PETER MEEKER COLLECTION WORKS FROM 1988-2024

24 May to 6 October 2025

This exhibition presents a selection of works from the Peter Meeker Collection, an important private contemporary art collection in Porto. It is significant for three reasons: firstly, it is a real collection, not an accumulation. Many people may have the good fortune to collect art, but very few have a collection that is anything more than a wonderful accumulation. Among the few who have a collection, there are even fewer who have one that is significant. But that is the case here, because this collector (Peter Meeker is a pseudonym for Pedro Álvares Ribeiro) collects in depth: he owns numerous works by a few selected artists, so that the career, artistic language and vision of each can be followed in detail. This requires a collector with a vision, tenacity (or obsession) and the necessary financial means. Thus, a private collection is always a self portrait as well – in this case of a collector who for a long time hid behind a pseudonym.


Secondly, the Peter Meeker Collection is important for reflecting a certain moment in Portuguese art. Its main focus is on artists who became active in the 1970s, i.e. at a time when Portugal emerged from the dictatorship of the Salazar regime and, from 1974 onwards, moved towards democracy. Among the important artists in the collection are the photographers Augusto Alves da Silva (1963), Jorge Molder (1947) and Paulo Nozolino (1955), the sculptor Rui Chafes (1966) and the painters, sculptors and graphic artists José Pedro Croft (1957), Pepe Espaliú (1955-1993), Ana Jotta (1946), Pedro Cabrita Reis (1956) and Rui Sanches (1954). This collection is complemented by works from international artists such as Mirosław Bałka, Wilhelm Sasnal, Monika Sosnowska, Francisco Tropa, Franz West and others.

Thirdly, this collection is significant because it contains entire groups of works and series. For example, the 40-part series Solo (1988-1997) by Paulo Nozolino, exhibited in Portugal for the first time ever in its entirety, which assembles photographs taken in twelve European countries. It is a profound reflection on Europe that could hardly be more contemporary, not to mention relevant for the future. Or Jorge Molder’s two series Condição Humana (2005) and the Waiters series (1986), a photographic study of gesture, appearance and subordination. Or the series Xerox (2002) by Augusto Alves da Silva, a laconic portrait of the building of a company that, like photography, is dedicated to reproduction. Or Pinóquio by Pepe Espaliú, an enigmatic group of 16 drawings on the theme of masks, identity and lies. Or José Pedro Croft’s recently created print series, which can be seen for the first time ever in the Garage, and which brings to light a compelling working process.

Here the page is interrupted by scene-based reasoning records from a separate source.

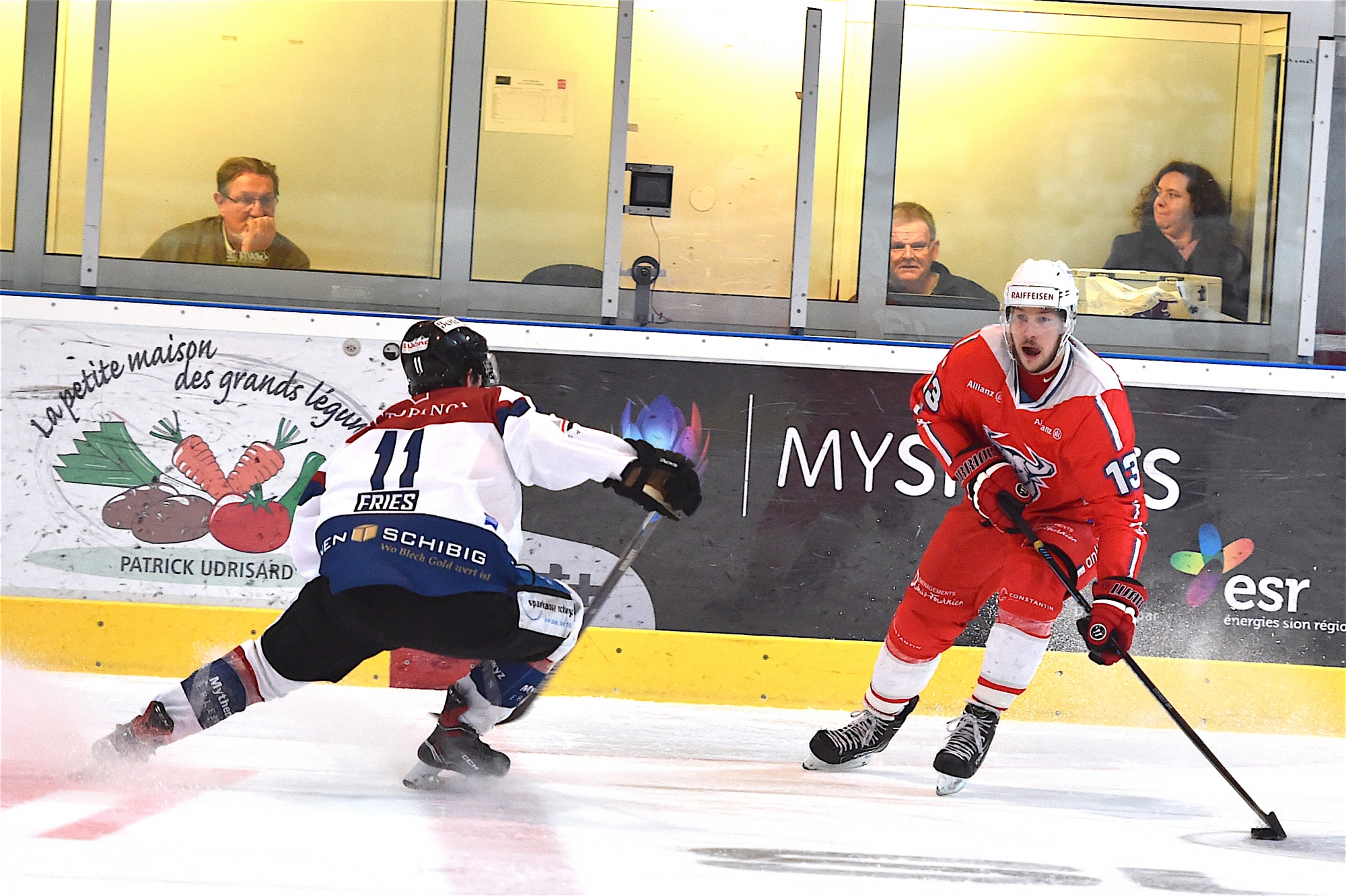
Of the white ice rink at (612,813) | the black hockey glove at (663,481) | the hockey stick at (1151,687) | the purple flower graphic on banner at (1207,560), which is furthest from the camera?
the purple flower graphic on banner at (1207,560)

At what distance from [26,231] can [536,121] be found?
1.70 metres

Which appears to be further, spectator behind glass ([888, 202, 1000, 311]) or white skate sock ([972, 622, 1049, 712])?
spectator behind glass ([888, 202, 1000, 311])

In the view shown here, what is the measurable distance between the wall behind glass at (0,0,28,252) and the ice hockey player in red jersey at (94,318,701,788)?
2322 millimetres

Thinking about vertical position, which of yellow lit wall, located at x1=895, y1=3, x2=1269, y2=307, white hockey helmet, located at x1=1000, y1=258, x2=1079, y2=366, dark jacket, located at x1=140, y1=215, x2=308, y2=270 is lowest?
white hockey helmet, located at x1=1000, y1=258, x2=1079, y2=366

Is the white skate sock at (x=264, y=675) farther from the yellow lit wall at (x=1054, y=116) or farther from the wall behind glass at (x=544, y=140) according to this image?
the yellow lit wall at (x=1054, y=116)

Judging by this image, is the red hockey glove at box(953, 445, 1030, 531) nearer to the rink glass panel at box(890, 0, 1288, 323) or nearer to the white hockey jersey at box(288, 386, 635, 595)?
the white hockey jersey at box(288, 386, 635, 595)

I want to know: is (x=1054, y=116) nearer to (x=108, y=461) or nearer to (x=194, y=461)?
(x=194, y=461)

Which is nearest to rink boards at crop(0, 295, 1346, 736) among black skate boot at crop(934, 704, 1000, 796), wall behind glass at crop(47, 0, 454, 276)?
wall behind glass at crop(47, 0, 454, 276)

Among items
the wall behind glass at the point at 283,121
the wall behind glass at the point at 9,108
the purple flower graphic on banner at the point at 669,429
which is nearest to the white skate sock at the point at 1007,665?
the purple flower graphic on banner at the point at 669,429

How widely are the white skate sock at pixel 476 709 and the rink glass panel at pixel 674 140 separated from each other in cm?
189

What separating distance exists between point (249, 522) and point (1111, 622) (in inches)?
97.1

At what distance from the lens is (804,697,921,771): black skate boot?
2961 millimetres

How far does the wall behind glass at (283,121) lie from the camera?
4.08 metres

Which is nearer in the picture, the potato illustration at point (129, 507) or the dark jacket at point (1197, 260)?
the potato illustration at point (129, 507)
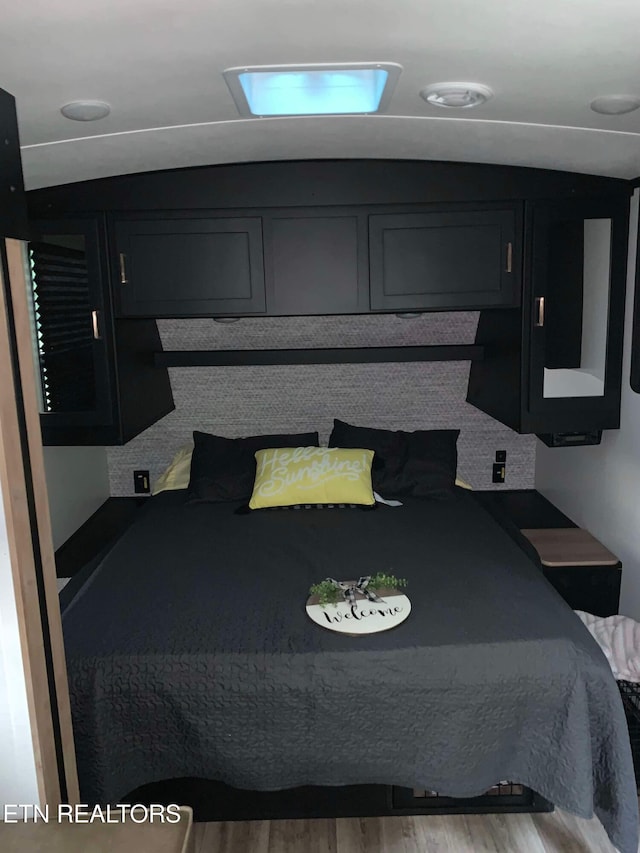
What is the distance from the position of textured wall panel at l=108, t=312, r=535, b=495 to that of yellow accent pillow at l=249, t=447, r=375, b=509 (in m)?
0.46

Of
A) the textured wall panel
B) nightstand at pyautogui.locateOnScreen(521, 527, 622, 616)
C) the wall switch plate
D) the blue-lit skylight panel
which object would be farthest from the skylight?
the wall switch plate

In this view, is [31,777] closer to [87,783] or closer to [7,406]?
[7,406]

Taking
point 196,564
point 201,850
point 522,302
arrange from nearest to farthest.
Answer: point 201,850 < point 196,564 < point 522,302

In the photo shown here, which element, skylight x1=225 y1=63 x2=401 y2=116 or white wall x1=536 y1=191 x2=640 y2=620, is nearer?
skylight x1=225 y1=63 x2=401 y2=116

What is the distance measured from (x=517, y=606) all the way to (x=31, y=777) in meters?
1.47

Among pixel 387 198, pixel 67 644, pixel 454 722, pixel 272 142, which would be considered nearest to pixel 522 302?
pixel 387 198

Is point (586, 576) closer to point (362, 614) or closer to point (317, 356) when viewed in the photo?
point (362, 614)

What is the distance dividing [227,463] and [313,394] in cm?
61

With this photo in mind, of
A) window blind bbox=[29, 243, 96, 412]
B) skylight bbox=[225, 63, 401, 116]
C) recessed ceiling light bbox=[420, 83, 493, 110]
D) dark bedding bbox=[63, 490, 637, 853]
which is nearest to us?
skylight bbox=[225, 63, 401, 116]

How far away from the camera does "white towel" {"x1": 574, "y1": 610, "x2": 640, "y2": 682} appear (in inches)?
93.1

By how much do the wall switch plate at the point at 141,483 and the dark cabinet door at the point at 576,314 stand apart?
6.43 feet

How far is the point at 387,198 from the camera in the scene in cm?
266

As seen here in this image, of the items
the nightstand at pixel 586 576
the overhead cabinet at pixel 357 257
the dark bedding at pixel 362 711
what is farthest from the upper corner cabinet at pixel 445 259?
the dark bedding at pixel 362 711

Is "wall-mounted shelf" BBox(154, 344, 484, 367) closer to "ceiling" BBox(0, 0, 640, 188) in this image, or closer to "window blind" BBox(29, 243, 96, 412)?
"window blind" BBox(29, 243, 96, 412)
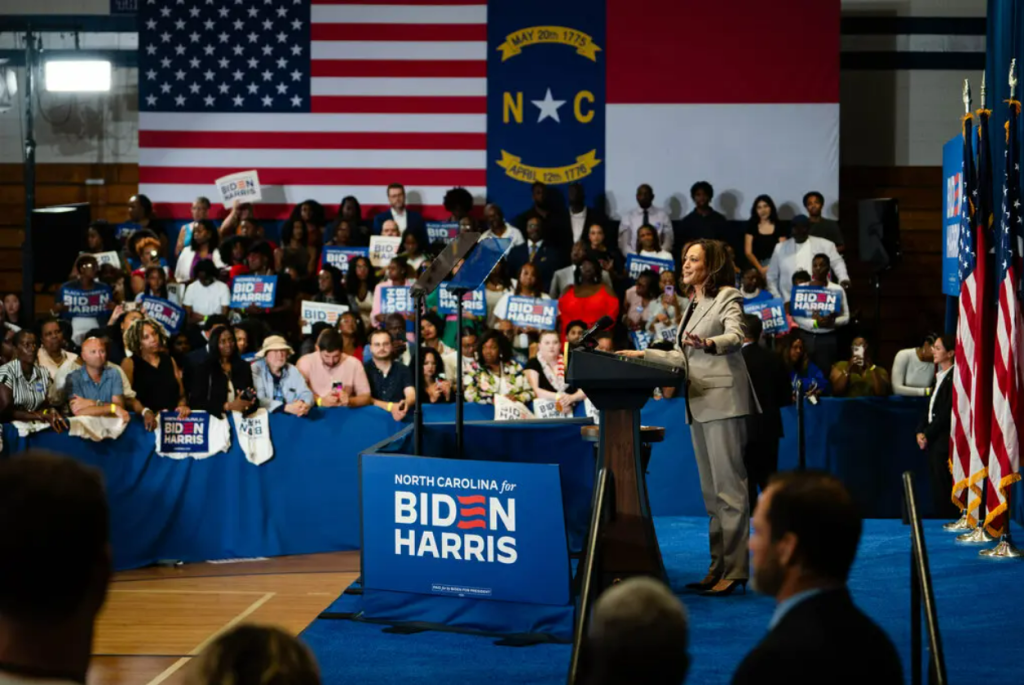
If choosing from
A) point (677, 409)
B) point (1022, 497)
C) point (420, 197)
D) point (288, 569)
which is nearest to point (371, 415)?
point (288, 569)

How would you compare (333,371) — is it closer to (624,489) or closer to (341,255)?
(341,255)

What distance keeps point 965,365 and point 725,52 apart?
773 centimetres

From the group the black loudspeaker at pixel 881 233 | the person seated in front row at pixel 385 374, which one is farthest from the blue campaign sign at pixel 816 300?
the person seated in front row at pixel 385 374

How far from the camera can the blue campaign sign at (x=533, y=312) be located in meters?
11.7

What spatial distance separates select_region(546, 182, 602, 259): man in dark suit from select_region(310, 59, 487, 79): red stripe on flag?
208 centimetres

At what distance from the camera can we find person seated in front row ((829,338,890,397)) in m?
11.6

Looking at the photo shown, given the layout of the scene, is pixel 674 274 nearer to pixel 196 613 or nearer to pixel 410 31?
pixel 410 31

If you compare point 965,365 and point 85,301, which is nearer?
point 965,365

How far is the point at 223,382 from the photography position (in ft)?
32.9

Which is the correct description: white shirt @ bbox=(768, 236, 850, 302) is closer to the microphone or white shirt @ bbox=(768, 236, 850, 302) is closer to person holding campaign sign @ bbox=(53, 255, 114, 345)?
person holding campaign sign @ bbox=(53, 255, 114, 345)

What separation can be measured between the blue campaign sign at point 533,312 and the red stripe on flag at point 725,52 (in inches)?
184

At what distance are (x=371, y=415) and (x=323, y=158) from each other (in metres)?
6.50

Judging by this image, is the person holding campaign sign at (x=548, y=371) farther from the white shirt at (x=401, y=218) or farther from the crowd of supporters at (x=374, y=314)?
the white shirt at (x=401, y=218)

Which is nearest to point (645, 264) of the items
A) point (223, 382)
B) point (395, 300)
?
point (395, 300)
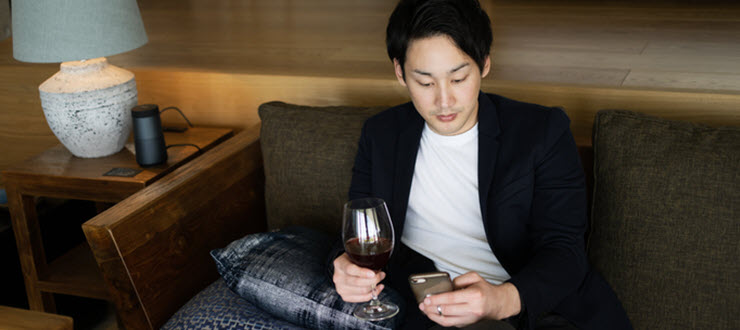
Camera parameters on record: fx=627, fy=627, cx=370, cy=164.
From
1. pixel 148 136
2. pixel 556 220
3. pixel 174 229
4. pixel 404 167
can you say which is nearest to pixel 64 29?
pixel 148 136

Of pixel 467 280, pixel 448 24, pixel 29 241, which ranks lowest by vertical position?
pixel 29 241

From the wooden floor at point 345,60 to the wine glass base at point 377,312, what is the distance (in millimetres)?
953

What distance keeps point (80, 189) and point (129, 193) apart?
0.57 ft

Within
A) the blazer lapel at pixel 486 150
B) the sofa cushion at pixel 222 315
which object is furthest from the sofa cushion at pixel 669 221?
the sofa cushion at pixel 222 315

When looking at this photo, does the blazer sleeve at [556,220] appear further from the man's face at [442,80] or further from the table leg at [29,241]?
the table leg at [29,241]

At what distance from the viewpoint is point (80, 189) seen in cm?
188

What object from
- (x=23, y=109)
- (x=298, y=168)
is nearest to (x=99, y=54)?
(x=298, y=168)

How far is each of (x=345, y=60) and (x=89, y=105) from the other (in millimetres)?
981

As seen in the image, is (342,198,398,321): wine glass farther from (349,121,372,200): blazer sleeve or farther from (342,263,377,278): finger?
(349,121,372,200): blazer sleeve

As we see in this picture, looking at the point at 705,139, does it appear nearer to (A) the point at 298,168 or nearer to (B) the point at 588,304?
(B) the point at 588,304

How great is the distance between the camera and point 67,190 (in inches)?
74.5

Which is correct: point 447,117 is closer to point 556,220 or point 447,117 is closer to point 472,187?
point 472,187

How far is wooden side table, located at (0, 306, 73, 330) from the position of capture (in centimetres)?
131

These different series described above are in dialogue with a selection of sculptures by Rui Chafes, Pedro Croft, Katarzyna Józefowicz, Ana Jotta, Rui Sanches and Monika Sosnowska. Each of these sculptures contains the body, the body as a memory or an absence: a doorknob (Sosnowska), a walking stick (Jotta), an empty children’s circus (Jotta), three empty bins (Croft), an accumulation of abandoned cities (Józefowicz), the abstract portrait of the narcissist and the illusion of the self (Rui Sanches) and, in an almost exemplary manner, the three sculptures Ontem (Yesterday) by Rui Chafes.


My sincere thanks go to all the artists, to Pedro Álvares Ribeiro and our marvellous team. It is this team that wrote the short texts about the works in the exhibition. They were asked to produce, in a first step, a general text by using ChatGPT and, in a second text, to find words for their own perspectives. Most followed the instructions, others combined both forms.